The Perils of Assisted Reproductive Technology #4

S.F. woman who sought to have embryos preserved loses legal case

A judge ruled Wednesday that the frozen embryos of a divorced San Francisco couple must be thawed and destroyed despite the ex-wife’s desire — over her former husband’s objections — to use them to become pregnant.

The decision by Superior Court Judge Anne-Christine Massullo clarifies in an era of emerging reproductive technologies what happens to frozen embryos in California when one person in a dispute wants them and the other one doesn’t. The judge said that directives signed by the couple agreeing that the embryos be “thawed and discarded” in the event of a divorce must be respected.

“It is a disturbing consequence of modern biological technology that the fate of the nascent life, which the embryos in this case represent, must be determined in a court by reference to cold legal principles,” Massullo wrote in an 83-page tentative ruling. “However, only an infinitesimally small percentage of the four million frozen embryos currently in storage in the United States are destined to be implanted and brought to life.

“There must be rules to govern the disposition of the rest.”

  • Presumably, a contract between a husband and a wife that said their born children should be killed in the event of a divorce would be unenforceable. Instead of treating embryos as the human beings they are, our law treats them as property. The judge in this case says the directives must be respected. I would be interested to know if there is any legal basis on which a judge could say such directives cannot be respected because they involve the killing of a human being.
  • It is not disturbing that the fate of the embryos must be determined by legal principles, rather, it is disturbing that our legal principles do not provide a right to life for humans at every stage of development. A consistent pro-life position requires opposition to IVF.

Lee’s therapies eradicated the cancer, but her marriage to Findley did not survive. Findley filed for divorce in August 2013. Lee, wanting to take advantage of her last chance to have biological children, brought the matter of the frozen embryos to court, arguing that the agreement they had signed was not binding and violated her right to procreate.

  • Mimi Lee already had children. She successfully procreated.
  • Just imagine a man trying to tell a woman that she can’t have an abortion because he has a right to procreate.
  • Of course we don’t have a right to procreate.
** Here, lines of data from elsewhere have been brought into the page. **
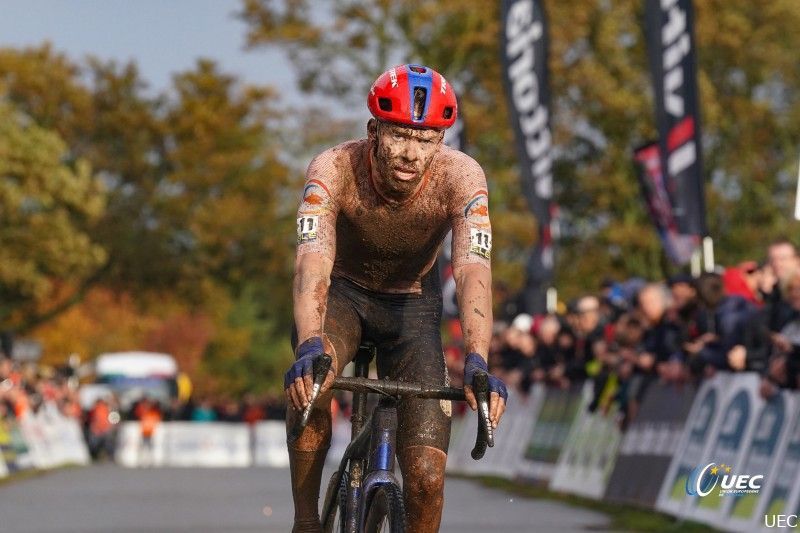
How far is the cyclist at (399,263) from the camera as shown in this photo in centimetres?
725

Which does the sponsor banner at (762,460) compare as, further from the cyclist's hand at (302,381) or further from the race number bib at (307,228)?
the cyclist's hand at (302,381)

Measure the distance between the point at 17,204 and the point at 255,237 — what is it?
27.6 ft

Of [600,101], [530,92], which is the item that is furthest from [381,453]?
[600,101]

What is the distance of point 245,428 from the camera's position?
138 feet

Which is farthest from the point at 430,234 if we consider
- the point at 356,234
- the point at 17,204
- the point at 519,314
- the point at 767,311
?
the point at 17,204

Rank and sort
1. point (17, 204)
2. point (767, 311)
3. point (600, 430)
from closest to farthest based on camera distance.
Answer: point (767, 311), point (600, 430), point (17, 204)

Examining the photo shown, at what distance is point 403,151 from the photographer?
729 centimetres

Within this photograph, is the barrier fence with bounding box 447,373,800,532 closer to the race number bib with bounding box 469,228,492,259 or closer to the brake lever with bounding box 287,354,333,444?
the race number bib with bounding box 469,228,492,259

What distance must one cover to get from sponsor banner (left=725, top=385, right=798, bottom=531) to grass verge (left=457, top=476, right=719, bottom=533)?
658 millimetres

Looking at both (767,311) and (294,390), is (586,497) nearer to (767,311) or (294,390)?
(767,311)

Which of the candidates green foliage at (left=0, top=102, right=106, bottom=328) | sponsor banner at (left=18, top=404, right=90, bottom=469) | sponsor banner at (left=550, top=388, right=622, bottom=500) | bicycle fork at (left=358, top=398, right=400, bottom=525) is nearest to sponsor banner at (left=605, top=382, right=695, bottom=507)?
sponsor banner at (left=550, top=388, right=622, bottom=500)

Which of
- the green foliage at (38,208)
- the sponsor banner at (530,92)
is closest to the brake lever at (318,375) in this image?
the sponsor banner at (530,92)

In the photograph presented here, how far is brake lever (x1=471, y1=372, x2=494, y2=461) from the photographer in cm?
666

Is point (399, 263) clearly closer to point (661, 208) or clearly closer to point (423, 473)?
point (423, 473)
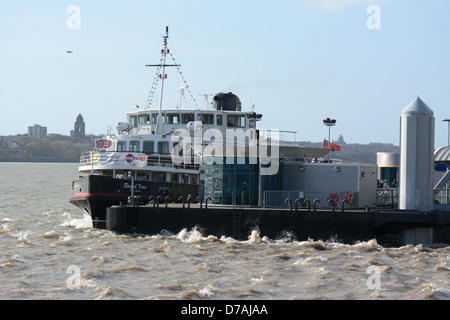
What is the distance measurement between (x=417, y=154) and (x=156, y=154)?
14760 mm

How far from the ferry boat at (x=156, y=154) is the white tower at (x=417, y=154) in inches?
290

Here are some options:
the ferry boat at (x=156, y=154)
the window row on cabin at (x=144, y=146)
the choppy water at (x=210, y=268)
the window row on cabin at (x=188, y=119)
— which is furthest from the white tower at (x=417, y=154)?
the window row on cabin at (x=188, y=119)

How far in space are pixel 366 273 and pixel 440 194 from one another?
14.9 metres

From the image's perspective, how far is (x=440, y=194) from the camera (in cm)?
3788

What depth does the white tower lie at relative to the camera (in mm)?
29922

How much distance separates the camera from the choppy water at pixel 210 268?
845 inches

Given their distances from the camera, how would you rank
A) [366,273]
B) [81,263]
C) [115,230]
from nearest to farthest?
[366,273] → [81,263] → [115,230]

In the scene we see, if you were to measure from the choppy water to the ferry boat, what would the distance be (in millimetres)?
2443

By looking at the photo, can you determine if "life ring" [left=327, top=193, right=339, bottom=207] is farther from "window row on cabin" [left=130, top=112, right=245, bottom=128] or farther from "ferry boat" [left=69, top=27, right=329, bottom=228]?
"window row on cabin" [left=130, top=112, right=245, bottom=128]

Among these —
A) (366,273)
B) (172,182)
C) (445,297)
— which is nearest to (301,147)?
(172,182)

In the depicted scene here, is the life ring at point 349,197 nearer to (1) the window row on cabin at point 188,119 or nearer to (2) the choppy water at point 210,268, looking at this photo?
(2) the choppy water at point 210,268

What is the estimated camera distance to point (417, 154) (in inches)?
1177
You have to be physically able to procreate and have a willing partner.

She testified in court that the agreement was hastily signed and that such directives are not set in stone.
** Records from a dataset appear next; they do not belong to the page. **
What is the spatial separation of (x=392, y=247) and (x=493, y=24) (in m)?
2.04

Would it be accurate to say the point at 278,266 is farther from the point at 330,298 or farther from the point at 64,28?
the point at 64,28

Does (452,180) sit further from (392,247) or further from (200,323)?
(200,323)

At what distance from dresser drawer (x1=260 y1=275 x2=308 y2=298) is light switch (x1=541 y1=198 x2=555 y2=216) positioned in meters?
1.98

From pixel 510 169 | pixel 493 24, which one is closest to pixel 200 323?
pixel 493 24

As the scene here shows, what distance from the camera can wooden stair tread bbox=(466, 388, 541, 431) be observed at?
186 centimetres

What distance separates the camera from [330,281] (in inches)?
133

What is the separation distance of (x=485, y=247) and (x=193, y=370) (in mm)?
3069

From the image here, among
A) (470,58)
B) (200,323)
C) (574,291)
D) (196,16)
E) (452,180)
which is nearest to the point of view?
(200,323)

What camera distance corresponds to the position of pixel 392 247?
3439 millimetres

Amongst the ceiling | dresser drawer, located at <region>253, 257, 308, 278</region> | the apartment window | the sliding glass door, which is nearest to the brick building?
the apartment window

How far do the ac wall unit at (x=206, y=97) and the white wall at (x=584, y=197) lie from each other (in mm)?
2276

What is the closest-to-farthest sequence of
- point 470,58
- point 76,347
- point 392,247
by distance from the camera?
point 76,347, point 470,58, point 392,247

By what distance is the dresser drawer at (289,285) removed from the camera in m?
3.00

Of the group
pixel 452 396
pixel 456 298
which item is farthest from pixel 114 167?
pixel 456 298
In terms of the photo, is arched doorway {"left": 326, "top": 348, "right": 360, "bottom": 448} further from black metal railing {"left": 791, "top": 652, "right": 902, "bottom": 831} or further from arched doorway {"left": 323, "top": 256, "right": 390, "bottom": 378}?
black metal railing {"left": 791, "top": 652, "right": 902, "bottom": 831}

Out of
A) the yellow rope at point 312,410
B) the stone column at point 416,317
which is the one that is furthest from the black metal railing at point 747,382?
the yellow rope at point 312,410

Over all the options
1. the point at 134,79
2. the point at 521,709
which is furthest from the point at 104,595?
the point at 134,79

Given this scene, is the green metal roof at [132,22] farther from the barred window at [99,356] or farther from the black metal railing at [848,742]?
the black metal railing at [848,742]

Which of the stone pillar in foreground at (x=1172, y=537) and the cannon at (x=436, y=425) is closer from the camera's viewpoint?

Life and death decisions should not be done hastily. Perhaps the silver lining is that this woman will never be a mother.

Magnus said the courts have been reluctant to enforce parenthood on someone who does not want to be a parent and have put great weight on contractual agreements made in advance. “It’s just hard to imagine any circumstance in this case where the court would have ruled differently than it did,” said Magnus, who directs the Stanford Center for Biomedical Ethics.

The obligatory bioethicist appears. Lee and Findley were already parents. They “forced” parenthood on themselves.

“The fact that material is cryogenically preserved should not give one party the ability to force the other into unwanted parenthood or to have to relinquish their right to their biological child,” Silberberg said in a statement.

Note that embryos are considered nothing more than “material” by Silberberg, who makes the same errors concerning parenthood as Magnus.